Recently, the UP host of Bilibili "although but Zhang Heihei" shared a video,It shows the test results of the full-blooded version of Apple M3Ultra running the 671 billion parameter DeepSeekR1 model. Its speed is even faster than eight A100 graphics cards, but the cost is much lower.
Running the 671 billion-parameter DeepSeekR1 model usually requires a professional-grade server equipped with 6-8 A100s. The total price easily exceeds one million yuan, which is almost impossible for ordinary users to afford.
However, the full-blooded version of M3Ultra only requires a MacStudio to achieve similar performance, and is extremely cost-effective.
The test results show that when running the DeepSeekR1 model, the performance of eight A100 graphics cards is 16.41Tokens/s, while the full-blood version of M3Ultra reaches 15.78Tokens/s in GGUF format.
After switching to the MLX format that can take advantage of unified memory, the speed increased to 19.17Tokens/s, surpassing 8 A100 graphics cards. In addition, when M3Ultra ran the DeepSeekV3671 billion parameter model, the speed also reached 19.66Tokens/s.

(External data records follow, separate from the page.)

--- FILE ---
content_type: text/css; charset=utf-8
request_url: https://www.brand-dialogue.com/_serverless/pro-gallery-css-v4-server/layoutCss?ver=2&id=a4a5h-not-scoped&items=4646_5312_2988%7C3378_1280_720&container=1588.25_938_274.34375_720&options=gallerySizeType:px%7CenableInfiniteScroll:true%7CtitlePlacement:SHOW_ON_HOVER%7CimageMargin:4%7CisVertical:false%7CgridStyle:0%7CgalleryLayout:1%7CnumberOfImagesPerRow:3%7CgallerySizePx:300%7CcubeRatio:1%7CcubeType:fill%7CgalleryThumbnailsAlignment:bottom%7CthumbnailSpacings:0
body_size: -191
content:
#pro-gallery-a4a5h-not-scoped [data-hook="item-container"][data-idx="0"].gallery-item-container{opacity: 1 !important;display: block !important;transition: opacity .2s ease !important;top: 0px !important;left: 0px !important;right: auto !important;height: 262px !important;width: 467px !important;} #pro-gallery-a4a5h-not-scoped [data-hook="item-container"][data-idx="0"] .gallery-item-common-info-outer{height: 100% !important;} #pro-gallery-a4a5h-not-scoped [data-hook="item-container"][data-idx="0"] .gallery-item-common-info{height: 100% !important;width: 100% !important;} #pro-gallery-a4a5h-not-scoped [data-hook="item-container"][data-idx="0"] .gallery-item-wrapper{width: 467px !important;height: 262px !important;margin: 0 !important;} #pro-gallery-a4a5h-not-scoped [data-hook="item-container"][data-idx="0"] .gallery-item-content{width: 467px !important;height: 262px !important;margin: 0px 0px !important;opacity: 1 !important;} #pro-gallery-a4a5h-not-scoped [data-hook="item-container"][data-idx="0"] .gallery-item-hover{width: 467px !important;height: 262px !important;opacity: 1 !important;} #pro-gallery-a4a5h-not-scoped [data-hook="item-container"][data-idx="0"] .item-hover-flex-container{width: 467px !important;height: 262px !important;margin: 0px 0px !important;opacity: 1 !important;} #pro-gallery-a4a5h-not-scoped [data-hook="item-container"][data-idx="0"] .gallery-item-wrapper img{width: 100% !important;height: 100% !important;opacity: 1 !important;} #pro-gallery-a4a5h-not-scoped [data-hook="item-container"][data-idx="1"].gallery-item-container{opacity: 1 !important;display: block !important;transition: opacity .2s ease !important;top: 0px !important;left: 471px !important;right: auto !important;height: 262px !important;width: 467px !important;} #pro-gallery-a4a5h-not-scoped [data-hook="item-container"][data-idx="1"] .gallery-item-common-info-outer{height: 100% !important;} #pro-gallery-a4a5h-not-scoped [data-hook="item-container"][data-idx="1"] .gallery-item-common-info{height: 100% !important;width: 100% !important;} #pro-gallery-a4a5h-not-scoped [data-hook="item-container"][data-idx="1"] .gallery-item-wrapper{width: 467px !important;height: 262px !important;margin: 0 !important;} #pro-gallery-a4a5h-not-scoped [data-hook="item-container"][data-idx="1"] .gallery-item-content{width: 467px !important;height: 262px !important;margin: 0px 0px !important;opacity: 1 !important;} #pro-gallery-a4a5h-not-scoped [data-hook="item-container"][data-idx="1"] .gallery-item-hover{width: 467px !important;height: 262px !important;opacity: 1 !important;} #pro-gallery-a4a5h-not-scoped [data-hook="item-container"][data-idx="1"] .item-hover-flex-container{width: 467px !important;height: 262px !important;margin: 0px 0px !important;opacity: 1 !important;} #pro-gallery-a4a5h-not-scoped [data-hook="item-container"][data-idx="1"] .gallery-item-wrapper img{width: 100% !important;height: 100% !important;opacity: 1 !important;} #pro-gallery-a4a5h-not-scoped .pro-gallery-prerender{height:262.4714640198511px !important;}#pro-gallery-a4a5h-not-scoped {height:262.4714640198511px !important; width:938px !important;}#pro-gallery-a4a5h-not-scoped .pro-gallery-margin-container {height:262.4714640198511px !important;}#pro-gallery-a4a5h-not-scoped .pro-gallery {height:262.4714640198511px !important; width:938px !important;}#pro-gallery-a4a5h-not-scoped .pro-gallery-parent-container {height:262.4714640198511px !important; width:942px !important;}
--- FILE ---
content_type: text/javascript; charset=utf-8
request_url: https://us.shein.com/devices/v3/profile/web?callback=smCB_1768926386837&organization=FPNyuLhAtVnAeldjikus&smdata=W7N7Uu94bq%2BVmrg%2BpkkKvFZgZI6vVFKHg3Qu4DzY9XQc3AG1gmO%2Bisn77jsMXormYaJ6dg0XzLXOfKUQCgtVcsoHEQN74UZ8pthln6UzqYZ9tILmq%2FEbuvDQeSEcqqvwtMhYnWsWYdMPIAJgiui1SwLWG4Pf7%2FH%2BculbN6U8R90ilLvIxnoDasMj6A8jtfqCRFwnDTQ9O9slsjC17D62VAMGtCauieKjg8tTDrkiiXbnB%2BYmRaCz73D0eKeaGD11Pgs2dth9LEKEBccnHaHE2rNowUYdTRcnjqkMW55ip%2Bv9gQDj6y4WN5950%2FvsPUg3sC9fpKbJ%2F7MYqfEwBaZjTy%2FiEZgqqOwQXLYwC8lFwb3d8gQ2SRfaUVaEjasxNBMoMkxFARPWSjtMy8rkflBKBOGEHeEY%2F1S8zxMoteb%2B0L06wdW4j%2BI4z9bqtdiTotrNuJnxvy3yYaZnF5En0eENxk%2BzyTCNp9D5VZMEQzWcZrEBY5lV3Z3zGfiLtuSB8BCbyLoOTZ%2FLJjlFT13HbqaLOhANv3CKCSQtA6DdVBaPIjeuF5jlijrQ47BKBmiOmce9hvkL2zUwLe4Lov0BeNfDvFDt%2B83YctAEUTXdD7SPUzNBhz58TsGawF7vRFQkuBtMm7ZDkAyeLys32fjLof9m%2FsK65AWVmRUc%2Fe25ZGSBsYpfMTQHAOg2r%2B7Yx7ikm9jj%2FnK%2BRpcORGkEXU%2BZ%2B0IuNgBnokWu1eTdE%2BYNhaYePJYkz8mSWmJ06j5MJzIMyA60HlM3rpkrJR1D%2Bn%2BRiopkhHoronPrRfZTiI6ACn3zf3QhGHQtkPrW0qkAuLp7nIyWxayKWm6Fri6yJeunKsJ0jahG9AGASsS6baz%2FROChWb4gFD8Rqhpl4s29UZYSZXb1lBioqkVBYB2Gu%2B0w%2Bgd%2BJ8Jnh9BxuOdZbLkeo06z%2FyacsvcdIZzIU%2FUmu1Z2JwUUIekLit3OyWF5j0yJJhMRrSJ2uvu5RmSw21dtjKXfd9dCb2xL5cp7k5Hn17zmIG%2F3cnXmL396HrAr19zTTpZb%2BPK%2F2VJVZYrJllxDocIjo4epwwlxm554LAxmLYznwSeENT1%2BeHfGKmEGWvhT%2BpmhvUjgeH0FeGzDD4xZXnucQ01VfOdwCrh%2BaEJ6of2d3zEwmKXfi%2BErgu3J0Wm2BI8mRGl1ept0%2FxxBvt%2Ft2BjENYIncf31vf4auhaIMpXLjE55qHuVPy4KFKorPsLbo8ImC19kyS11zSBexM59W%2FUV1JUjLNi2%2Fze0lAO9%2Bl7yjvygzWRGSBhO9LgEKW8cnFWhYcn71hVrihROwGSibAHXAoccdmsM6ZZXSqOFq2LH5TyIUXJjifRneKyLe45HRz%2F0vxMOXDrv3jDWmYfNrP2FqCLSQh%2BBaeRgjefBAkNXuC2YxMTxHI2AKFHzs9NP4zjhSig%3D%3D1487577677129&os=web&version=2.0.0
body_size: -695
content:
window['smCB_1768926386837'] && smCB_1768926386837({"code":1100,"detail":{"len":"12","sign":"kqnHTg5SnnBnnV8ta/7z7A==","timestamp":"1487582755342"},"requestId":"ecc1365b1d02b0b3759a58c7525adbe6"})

However, this does not mean that M3Ultra can surpass A100 in all scenarios. When a single user performs single model inference, it mainly relies on memory bandwidth and capacity, and cannot fully realize the potential of A100. In multi-user inference and large model training scenarios, M3Ultra is completely unable to compare with A100.
In addition, M3Ultra performed well in the large language model inference speed test,Whether it is the Llama3.170B, Gemma227B or Qwen2.514B model, its speed is significantly better than other M series chips. Compared with M2Ultra, the speed is increased by 13%, 34% and 18% respectively.
The full-blooded version of M3Ultra tested this time is equipped with 512GB of unified memory, and the total price is 74,249 yuan. For most users, if they do not need to run such a large-scale model, the unified memory capacity can be appropriately reduced to save costs.